Selected passage
--- Start ---
Finally, I’ve maintained a personal knowledge base for years. It’s a collection of notes describing various things I learn so I can refer back to them later. It started off as an EverNote library, then as their app lost focus and became worse and worse bloatware. I briefly migrated to Joplin, largely because it’s open source, and stores text as Markdown, but that proved a dead-end because their Mac app suffers badly from by nerds-for-nerdy syndrome, and I just couldn’t handle spending so much time in such a poor UI!

Finally, I’ve landed on another open source option that lets me bring my own back-end — Obsidian back-ended by a private GitHub repo! In effect, Obsidian is a private static site generator — what you see in the UI is a well-organised collection of notes enriched with lots of metadata, but what you actually have in that Git repo is nothing more than a folder of Markdown files with YAML front matter! This means that if I ever get fed up with Obsidian, my notes and their metadata are safe — they’re just completely human-readable files in a Git repo I control, so I can’t lose my work!
--- End ---
Dataset
--- Start ---
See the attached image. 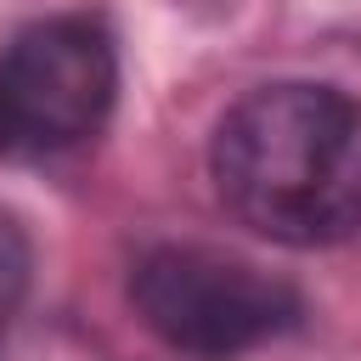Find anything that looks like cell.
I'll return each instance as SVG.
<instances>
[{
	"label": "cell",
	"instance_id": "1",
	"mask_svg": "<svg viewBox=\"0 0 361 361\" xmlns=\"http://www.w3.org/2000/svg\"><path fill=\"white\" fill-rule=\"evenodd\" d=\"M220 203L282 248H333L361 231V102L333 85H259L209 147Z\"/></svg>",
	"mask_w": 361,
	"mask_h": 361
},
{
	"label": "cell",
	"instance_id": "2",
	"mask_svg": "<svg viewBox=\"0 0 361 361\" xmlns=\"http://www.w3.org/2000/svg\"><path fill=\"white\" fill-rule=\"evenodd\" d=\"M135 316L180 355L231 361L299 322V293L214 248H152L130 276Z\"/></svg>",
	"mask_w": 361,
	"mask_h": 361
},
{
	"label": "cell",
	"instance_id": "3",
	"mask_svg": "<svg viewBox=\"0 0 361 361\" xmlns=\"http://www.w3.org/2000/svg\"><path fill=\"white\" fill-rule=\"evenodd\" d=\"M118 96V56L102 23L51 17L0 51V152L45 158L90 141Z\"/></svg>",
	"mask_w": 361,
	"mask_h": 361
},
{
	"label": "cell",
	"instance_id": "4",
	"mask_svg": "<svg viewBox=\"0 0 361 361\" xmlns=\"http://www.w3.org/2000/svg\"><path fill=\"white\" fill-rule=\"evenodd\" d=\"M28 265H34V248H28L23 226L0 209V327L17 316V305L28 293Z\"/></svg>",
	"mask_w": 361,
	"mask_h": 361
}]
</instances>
--- End ---
--- Start ---
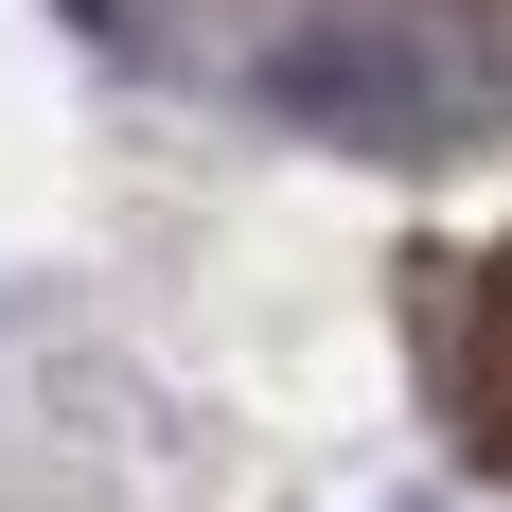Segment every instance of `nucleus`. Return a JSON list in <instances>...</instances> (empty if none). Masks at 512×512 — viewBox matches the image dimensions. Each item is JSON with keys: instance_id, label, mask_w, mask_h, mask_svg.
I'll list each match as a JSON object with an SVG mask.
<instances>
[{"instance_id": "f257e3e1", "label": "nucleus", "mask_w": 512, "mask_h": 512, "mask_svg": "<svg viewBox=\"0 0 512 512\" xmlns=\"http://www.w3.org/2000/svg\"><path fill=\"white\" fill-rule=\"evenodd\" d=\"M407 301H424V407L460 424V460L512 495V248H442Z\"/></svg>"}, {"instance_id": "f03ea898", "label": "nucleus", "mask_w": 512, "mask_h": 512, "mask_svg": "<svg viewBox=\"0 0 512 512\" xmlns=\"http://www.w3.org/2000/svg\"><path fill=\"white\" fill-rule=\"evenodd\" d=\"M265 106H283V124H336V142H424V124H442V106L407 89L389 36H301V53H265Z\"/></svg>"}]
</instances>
--- End ---
--- Start ---
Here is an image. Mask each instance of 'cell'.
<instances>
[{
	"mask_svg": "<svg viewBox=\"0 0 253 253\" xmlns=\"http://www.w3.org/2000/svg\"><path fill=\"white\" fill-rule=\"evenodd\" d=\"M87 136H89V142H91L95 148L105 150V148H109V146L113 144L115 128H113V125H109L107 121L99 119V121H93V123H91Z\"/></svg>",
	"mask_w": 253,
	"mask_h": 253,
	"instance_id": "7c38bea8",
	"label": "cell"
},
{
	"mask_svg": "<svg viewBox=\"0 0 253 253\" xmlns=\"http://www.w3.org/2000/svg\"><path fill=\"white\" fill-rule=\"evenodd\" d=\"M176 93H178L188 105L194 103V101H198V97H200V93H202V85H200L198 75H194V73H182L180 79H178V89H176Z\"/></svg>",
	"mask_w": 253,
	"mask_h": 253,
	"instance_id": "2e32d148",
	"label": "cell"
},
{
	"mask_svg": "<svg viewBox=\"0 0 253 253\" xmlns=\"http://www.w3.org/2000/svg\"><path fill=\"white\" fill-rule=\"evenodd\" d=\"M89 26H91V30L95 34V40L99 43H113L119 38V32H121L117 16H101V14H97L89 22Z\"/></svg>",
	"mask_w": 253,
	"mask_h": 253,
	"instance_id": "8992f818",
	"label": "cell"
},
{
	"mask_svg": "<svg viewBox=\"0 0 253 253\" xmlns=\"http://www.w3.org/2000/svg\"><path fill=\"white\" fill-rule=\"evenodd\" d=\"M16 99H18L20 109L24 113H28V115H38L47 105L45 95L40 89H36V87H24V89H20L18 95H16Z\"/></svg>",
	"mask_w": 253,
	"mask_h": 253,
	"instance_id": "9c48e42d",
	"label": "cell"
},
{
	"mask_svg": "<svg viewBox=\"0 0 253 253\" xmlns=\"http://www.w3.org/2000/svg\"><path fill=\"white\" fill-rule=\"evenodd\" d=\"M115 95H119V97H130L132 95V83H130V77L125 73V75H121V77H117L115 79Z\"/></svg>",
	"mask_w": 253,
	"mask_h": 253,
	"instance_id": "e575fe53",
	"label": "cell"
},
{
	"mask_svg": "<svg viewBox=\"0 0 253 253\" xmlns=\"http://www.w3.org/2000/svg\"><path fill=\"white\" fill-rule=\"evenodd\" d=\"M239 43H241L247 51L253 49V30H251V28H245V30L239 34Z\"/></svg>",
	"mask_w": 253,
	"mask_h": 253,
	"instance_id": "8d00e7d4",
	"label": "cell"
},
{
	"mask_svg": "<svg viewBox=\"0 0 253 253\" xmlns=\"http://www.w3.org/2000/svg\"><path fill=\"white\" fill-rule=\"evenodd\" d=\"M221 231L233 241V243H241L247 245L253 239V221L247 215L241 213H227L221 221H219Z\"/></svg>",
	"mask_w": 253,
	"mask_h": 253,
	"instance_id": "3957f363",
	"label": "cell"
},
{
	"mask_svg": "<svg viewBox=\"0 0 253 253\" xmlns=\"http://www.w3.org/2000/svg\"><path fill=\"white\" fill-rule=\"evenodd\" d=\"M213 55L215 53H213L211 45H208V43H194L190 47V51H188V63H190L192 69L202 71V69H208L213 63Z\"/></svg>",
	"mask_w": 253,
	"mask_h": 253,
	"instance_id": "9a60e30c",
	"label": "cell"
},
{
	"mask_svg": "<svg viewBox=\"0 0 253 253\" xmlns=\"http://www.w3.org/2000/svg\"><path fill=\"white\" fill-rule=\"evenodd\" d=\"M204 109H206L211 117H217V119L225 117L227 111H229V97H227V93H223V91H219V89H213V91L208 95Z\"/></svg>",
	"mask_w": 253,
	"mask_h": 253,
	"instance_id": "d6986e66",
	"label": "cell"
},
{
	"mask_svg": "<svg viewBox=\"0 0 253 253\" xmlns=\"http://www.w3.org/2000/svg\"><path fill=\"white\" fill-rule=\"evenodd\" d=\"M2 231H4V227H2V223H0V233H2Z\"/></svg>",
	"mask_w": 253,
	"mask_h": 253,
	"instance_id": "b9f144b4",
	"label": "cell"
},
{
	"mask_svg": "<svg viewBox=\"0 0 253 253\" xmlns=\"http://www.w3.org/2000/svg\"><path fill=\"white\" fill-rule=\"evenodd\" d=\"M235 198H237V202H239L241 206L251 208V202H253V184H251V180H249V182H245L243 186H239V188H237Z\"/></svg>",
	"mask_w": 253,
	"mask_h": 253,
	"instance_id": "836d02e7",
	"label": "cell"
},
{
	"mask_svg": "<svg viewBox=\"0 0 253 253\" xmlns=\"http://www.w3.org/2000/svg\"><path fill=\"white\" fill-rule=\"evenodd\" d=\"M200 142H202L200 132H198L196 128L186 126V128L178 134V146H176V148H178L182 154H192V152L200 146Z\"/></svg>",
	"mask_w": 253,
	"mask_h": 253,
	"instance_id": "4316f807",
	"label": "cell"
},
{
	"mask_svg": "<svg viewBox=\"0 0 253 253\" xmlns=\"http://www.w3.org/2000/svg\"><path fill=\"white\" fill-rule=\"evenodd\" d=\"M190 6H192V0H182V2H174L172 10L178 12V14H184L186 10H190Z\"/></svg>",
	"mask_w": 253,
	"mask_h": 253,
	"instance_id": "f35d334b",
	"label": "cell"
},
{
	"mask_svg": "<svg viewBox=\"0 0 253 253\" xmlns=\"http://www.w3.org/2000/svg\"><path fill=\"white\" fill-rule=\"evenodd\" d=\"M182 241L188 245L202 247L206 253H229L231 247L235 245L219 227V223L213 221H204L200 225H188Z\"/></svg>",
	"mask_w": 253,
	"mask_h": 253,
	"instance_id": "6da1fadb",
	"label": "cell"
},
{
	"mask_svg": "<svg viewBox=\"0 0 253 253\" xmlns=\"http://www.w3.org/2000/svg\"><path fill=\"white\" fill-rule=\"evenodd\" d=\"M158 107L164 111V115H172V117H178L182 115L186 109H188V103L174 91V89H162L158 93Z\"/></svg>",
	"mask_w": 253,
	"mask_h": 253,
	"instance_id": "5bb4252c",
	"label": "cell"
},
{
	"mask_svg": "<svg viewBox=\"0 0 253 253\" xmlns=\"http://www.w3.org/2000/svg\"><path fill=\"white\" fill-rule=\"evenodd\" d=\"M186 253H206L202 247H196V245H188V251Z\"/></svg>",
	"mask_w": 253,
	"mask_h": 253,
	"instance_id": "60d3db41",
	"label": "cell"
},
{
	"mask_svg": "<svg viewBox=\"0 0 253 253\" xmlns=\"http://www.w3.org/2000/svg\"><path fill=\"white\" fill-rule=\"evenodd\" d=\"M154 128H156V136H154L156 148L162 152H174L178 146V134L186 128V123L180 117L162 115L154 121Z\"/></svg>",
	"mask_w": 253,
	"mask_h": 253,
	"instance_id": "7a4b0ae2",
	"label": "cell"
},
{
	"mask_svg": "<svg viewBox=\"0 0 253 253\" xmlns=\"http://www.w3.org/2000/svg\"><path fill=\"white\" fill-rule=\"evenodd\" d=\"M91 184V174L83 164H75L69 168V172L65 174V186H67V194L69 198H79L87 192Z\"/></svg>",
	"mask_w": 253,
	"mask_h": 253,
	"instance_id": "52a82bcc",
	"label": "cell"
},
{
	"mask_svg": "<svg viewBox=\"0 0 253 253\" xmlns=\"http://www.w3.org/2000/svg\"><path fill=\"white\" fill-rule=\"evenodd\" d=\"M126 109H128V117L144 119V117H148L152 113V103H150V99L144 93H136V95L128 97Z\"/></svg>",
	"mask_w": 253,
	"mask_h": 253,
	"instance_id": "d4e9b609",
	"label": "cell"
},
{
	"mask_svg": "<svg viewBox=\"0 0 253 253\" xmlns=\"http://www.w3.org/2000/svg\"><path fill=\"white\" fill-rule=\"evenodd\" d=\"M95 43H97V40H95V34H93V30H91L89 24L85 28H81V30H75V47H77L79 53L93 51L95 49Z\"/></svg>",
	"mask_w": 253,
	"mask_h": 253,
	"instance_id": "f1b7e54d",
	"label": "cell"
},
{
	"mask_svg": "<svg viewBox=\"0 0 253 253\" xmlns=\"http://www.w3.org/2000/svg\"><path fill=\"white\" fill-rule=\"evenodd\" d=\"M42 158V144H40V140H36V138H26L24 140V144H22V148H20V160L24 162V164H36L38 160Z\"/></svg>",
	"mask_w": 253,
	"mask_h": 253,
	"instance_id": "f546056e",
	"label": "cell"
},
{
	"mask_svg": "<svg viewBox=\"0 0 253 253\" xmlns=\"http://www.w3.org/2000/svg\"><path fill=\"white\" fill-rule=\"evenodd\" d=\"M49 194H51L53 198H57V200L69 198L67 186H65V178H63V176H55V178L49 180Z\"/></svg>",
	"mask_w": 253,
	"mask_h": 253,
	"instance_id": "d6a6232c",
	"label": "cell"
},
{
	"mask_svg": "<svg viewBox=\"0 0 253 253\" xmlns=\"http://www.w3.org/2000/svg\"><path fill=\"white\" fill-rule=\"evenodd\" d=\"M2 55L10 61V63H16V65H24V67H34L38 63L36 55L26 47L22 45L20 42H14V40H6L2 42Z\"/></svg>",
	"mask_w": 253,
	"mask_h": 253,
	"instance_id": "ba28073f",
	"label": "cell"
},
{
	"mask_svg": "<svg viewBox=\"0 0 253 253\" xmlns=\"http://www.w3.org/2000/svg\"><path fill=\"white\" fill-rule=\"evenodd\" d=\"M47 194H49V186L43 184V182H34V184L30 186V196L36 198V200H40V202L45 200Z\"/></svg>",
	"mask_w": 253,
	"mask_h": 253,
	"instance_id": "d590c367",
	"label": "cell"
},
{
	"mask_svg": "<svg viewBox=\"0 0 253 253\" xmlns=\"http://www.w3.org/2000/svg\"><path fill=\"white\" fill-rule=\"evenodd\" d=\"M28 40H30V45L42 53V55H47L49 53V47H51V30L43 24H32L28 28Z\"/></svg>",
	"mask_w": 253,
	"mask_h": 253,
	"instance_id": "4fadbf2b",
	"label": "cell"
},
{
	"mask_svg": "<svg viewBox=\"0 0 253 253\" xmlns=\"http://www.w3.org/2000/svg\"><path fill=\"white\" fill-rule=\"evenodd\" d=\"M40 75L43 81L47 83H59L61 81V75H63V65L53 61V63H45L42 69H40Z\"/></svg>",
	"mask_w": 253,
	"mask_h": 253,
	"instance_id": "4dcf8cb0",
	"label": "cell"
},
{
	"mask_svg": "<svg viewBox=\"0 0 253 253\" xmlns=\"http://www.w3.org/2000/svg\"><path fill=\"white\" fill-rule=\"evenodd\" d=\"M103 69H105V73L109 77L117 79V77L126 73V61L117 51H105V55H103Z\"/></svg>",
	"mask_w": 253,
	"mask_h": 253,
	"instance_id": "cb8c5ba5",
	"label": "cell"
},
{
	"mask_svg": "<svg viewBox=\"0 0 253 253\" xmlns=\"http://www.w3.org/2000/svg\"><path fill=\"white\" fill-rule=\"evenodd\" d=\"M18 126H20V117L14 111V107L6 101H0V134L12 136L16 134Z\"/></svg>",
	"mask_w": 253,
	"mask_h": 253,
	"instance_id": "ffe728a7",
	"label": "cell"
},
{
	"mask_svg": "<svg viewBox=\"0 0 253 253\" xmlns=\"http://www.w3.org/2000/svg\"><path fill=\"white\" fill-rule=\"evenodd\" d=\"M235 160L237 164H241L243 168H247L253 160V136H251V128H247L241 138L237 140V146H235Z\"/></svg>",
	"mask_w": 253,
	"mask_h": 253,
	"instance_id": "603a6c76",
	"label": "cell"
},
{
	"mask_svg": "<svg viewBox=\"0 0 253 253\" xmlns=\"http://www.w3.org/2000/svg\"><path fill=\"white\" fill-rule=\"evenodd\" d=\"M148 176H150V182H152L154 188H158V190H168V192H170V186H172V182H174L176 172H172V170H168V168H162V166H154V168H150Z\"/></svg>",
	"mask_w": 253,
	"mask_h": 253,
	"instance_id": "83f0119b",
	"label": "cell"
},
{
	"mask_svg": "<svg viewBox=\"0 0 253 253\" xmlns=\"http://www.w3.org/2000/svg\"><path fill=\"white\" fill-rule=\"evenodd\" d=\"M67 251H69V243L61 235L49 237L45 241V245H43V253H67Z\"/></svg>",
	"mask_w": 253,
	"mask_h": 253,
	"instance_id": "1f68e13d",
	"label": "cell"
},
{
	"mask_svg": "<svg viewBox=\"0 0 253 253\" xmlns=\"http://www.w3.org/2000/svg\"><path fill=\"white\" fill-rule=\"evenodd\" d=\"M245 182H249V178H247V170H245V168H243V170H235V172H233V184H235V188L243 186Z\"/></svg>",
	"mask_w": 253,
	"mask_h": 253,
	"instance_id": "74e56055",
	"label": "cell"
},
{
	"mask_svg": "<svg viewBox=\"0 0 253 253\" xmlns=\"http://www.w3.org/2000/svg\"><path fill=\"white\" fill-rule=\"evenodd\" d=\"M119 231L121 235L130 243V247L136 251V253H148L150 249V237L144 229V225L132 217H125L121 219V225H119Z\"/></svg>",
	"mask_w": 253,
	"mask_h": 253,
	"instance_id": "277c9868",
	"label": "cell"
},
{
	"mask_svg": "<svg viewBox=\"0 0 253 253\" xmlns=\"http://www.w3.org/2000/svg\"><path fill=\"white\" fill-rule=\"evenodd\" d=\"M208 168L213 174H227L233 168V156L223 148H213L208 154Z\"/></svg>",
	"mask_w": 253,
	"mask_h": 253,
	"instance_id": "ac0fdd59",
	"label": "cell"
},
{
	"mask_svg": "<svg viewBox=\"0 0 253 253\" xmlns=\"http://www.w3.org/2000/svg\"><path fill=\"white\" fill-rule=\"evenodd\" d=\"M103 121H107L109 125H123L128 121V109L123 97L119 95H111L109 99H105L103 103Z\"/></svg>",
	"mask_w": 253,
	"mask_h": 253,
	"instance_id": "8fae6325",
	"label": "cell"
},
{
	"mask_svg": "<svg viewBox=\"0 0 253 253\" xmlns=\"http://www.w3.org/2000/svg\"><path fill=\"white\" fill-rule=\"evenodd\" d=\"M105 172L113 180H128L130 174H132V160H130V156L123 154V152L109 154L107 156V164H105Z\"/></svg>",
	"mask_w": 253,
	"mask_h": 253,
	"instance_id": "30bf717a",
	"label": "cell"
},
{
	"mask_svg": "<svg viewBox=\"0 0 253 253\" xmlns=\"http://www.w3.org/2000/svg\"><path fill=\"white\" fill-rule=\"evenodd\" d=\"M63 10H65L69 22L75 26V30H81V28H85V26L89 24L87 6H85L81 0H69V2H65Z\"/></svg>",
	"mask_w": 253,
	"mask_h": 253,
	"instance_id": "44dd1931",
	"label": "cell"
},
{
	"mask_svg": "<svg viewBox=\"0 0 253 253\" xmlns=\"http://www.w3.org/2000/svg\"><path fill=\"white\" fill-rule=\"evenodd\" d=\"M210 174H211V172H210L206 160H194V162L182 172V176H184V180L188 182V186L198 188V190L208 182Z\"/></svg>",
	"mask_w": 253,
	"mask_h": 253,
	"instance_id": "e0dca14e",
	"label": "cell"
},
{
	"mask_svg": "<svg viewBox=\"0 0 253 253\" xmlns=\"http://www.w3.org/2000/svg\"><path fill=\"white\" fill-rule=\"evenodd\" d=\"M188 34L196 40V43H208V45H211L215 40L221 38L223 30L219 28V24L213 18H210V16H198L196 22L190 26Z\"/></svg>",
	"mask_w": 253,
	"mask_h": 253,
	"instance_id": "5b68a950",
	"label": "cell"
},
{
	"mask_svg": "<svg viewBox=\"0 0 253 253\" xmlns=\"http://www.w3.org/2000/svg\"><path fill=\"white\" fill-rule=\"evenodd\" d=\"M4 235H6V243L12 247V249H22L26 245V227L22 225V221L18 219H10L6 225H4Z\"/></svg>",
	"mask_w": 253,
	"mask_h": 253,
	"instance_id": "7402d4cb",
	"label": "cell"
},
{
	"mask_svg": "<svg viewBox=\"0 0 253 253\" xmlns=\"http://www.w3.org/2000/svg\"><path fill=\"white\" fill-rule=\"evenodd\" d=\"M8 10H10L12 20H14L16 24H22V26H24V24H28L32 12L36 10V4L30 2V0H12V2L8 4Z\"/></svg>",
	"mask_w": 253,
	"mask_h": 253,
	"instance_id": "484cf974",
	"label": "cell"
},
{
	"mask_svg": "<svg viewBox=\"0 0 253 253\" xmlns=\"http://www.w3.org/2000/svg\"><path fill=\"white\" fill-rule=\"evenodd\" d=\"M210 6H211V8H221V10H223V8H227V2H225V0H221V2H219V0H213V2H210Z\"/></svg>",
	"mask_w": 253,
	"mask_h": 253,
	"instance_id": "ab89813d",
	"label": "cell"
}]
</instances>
--- End ---
Work to do
• 1. Please quote the stretch from "Finally, I’ve maintained" through "such a poor UI!" in the note-taking passage, word for word.
• 2. Answer these from the note-taking passage:
(a) Where was the knowledge base first kept?
(b) What serves as Obsidian's back-end in this setup?
(c) What does the Git repo actually contain?

The responses
• 1.
Finally, I’ve maintained a personal knowledge base for years. It’s a collection of notes describing various things I learn so I can refer back to them later. It started off as an EverNote library, then as their app lost focus and became worse and worse bloatware. I briefly migrated to Joplin, largely because it’s open source, and stores text as Markdown, but that proved a dead-end because their Mac app suffers badly from by nerds-for-nerdy syndrome, and I just couldn’t handle spending so much time in such a poor UI!

• 2.
(a) An EverNote library.
(b) A private GitHub repo.
(c) A folder of Markdown files with YAML front matter.